- Jinan Location in Syria
- Coordinates: 35°4′58″N 36°50′27″E﻿ / ﻿35.08278°N 36.84083°E
- Country: Syria
- Governorate: Hama
- District: Hama
- Subdistrict: Hama

Population (2004)
- • Total: 3,860
- Time zone: UTC+3 (AST)
- City Qrya Pcode: C2972

= Al-Jinan =

Jinan (الجنان) is a village in central Syria, administratively part of the Hama Governorate. It is located 12 km east of Hama and 25 km west of Salamiyah.

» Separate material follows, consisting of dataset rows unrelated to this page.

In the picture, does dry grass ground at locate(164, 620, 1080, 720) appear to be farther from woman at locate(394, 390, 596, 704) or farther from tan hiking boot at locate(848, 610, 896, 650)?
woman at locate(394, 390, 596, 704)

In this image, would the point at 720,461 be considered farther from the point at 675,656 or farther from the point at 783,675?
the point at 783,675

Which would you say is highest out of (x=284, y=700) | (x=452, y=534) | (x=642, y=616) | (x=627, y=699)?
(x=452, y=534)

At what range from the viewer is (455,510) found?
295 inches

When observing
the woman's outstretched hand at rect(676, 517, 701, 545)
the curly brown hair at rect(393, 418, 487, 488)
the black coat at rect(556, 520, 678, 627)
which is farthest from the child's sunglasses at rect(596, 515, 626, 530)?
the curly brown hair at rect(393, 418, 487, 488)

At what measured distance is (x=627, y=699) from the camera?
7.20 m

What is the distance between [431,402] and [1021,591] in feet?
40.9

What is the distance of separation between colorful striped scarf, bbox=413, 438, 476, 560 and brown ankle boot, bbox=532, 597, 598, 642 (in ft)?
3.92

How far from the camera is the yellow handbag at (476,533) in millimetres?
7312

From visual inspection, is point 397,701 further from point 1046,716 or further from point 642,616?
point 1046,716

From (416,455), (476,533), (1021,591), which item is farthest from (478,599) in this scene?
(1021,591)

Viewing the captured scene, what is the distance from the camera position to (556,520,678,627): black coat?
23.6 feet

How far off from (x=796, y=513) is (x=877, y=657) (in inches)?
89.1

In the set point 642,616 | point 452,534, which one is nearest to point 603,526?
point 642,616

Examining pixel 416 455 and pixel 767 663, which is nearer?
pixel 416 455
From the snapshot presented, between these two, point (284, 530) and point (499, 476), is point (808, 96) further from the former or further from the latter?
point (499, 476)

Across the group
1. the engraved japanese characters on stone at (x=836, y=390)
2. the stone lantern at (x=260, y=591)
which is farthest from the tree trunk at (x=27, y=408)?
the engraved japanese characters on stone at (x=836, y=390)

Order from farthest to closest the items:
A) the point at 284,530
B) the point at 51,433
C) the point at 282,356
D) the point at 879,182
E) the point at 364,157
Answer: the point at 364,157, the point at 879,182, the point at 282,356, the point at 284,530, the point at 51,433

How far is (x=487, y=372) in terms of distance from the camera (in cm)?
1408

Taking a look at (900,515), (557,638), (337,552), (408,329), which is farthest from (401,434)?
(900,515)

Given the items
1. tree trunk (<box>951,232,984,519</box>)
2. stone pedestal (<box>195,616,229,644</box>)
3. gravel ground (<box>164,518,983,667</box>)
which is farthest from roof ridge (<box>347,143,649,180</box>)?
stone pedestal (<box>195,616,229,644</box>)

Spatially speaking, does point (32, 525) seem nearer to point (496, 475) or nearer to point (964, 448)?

According to the Syria Central Bureau of Statistics (CBS), Jinan had a population of 3,860 in the 2004 census. Its inhabitants are Sunni Muslim Arabs. As of 2009, they mainly relied economically on agriculture, particularly vegetables, especially dried mallow (khubbayza), as well as pomegranates and grapes. The other main trade in the village was motorcycle repair.

==History==
Jinan was abandoned or no longer cultivated by 1800 and this state of affairs was again acknoweldged in an 1805 Ottoman government record. That year, the village was granted by the governor Abdullah Pasha al-Azm to his relative Nasuh Pasha al-Azm as a malikane (lifetime tax farm). By 1829, it had been repopulated and was listed as a tax-paying village. The scholar Eli Smith counted Jinan as the only inhabited place in the district of Salamiyah in 1838, noting its inhabitants to be Sunni Muslims. That year, the village had been settled by formerly sheepherding Bedouins.

==Bibliography==
- Douwes, Dick (1992). "The Syrian Land in the 18th and 19th Centuries"
- Douwes, Dick (2000). "The Ottomans in Syria: A History of Justice and Oppression"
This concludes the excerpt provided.